JPW: Yes, there are a number of them. Remember that self-care is important. You need to take care of yourself. You need to have planned time-out and vacations in which you take yourself out of the stress of the work. Secondly, I think it's important for people who want to be involved in traumatic stress work to have a sense of humor and to have fun. When you deal with this depth of stress everyday, if you don't get a perspective on life, you can get warped by this. Hygiene is important as well as exercise, good diet, and good connectedness to other people. I believe that peer consultation or talk with trusted friends is also important. If you keep that stress inside, it affects one's sense of self. It is important to share the human experience with someone you trust. In my case, I have planned systematic vacations a couple times a year, where I get away from it, where I go and enjoy life and feel restored so I can go back to the intensity of the work. Also, it's important that one is not isolated. To me it's important that people who do this work have connections to the American Academy or other agencies in which they can feel a kindredship.
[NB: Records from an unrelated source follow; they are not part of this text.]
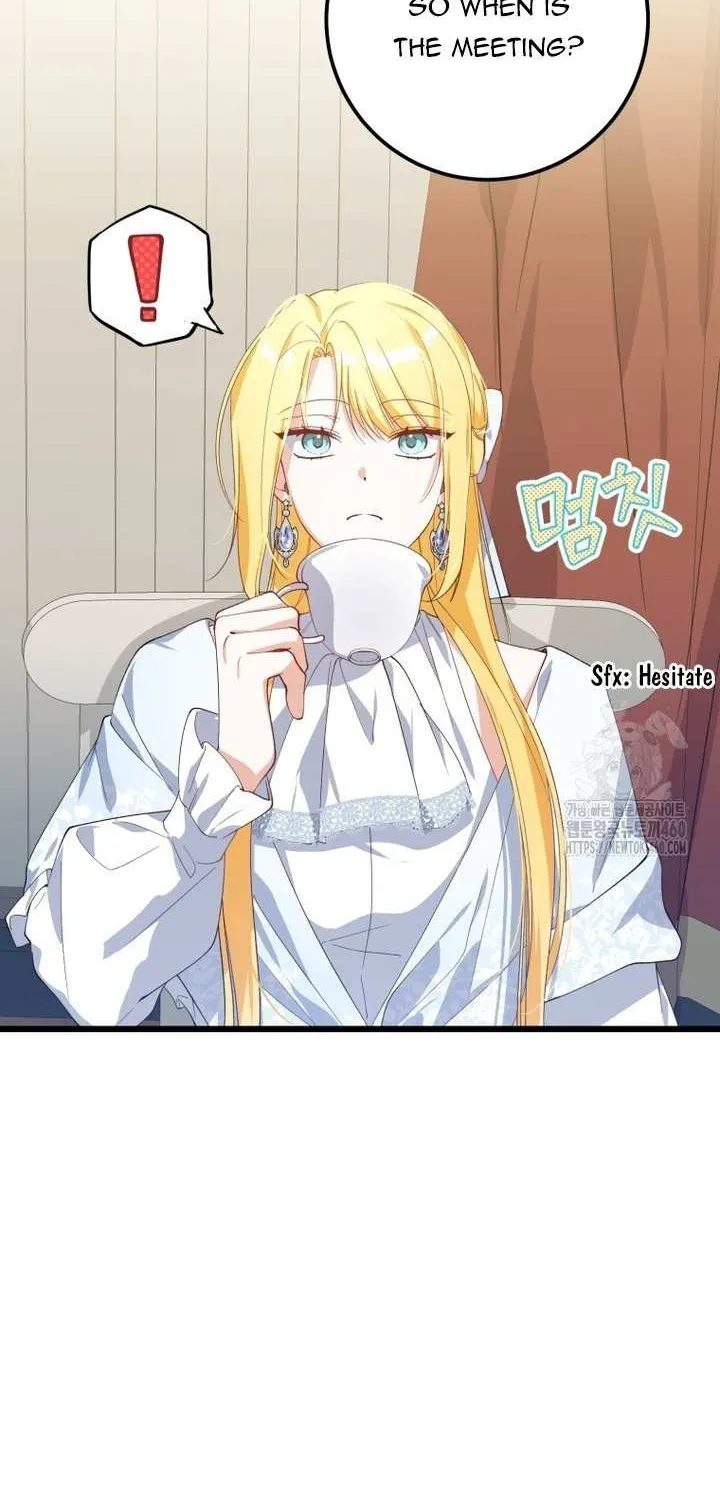Dropping Ranks To Get Married Chapter 22 page 69 - 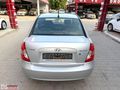 165'BİN'DE 2012 HYUNDAİ ERA 1.4 MODE PAKET ABS-ESP K.K 12 TAKSİT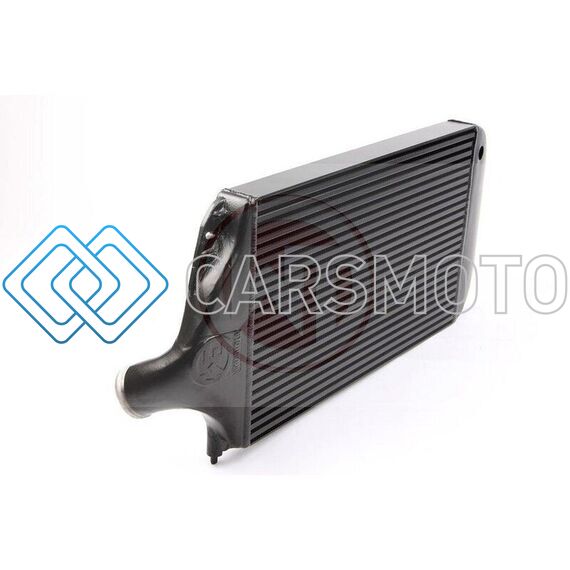 WAGNER TUNING 200001021 VW GOLF G60 EVO1 PERFORMANCE INTERCOOLER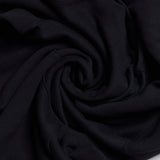Relax Sweat 02 (Black)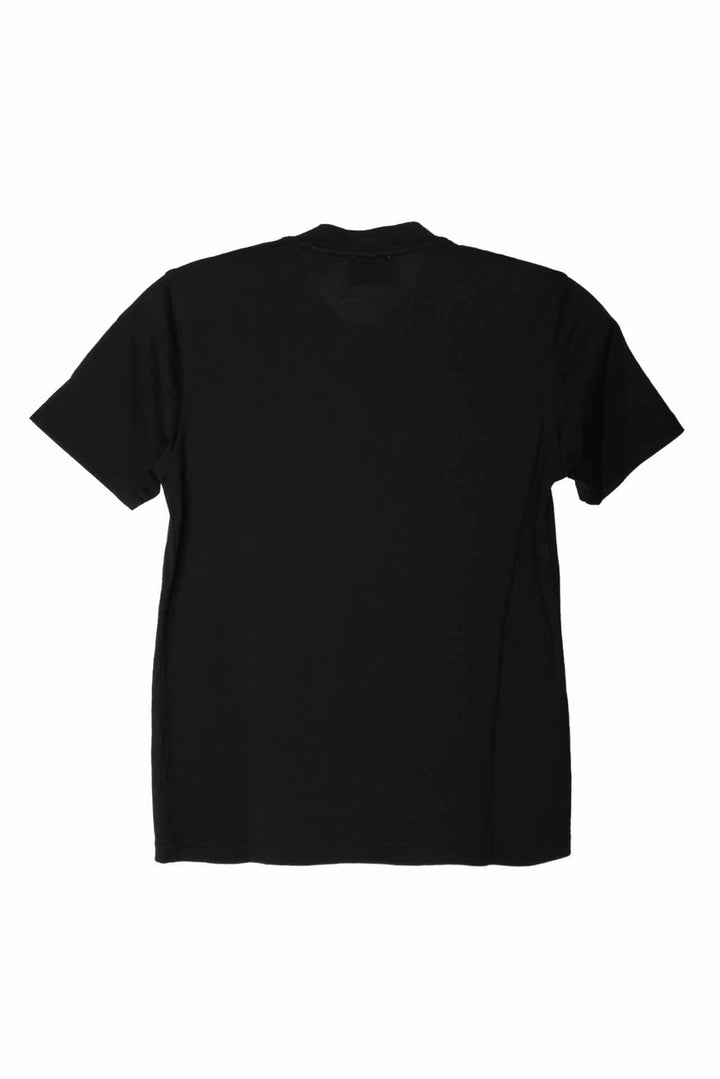 Burberry Size XS Logo T-Shirt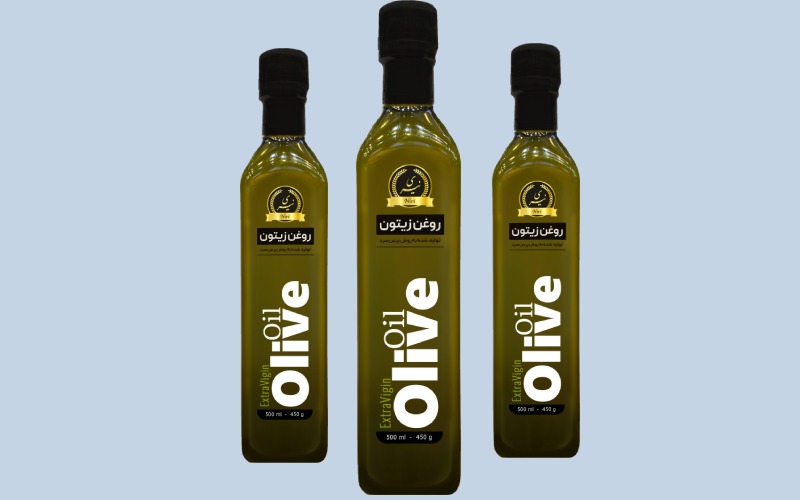 روغن زیتون نیری؛ کمی تلخ دارویی خوراکی تقویت استخوان‌ ویتامین E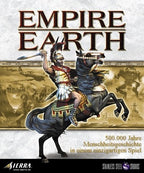 Empire Earth 2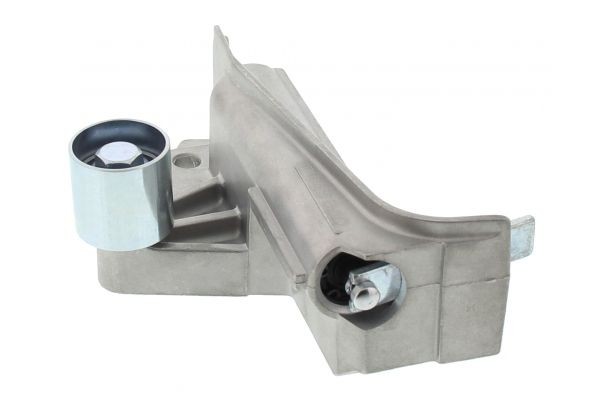 MAPCO Vibrationsdämpare, kuggrem 24865 Byta Vibrationsdämpare, kuggrem Renault Scenic 2 kostnad MAPCO 24865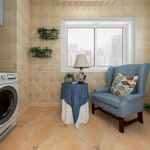 Janela de Correr 2 Folhas sem Grade Alumínio Branco 100x150cm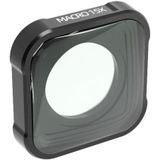 15X Macro Lens Filter for GoPro HERO9 Black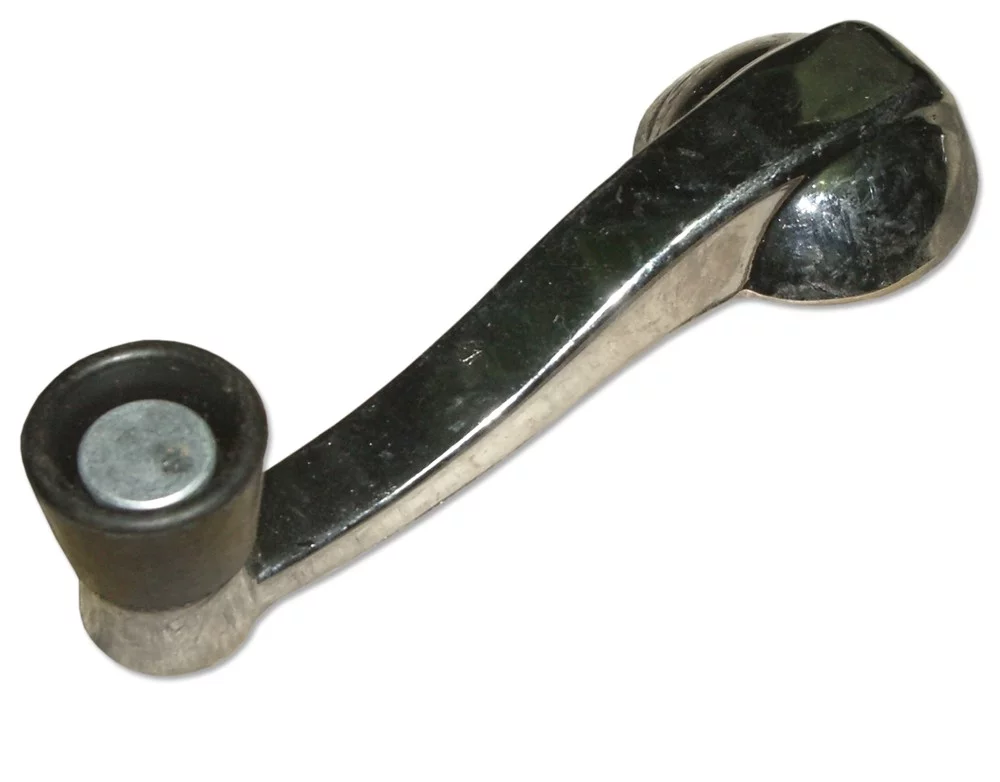 купить Ручка стеклоподъемника / Импорт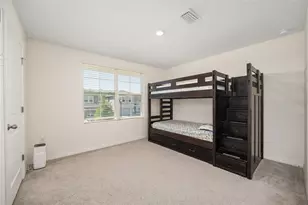 5394 SW 40th Cir, Ocala, FL 34474 - Photo 22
In a sense, it is like having your family or network of professionals that you can bond with. The clinicians who find themself in trouble (i.e., emotionally) are those who isolate themselves from having contact and an opportunity to share. One of the things I've done over the years is work with Native American groups. In many Native American cultures, the idea of trauma or the idea of mental illness is consistent with "a loss of spirit." What I would say here is that to maintain our spirit, we must try to maintain a vitality to do the healing. Many people who do trauma-related work may become "wounded healers." The wounded healer, though, has a gift. The wounded healer maintains their spirit. They have the capacity to be the spirit of the shaman who touches the spirit of the trauma survivor so that they can heal. If one loses that capacity, they cannot be a healer.

©1999 by The American Academy of Experts in Traumatic Stress, Inc.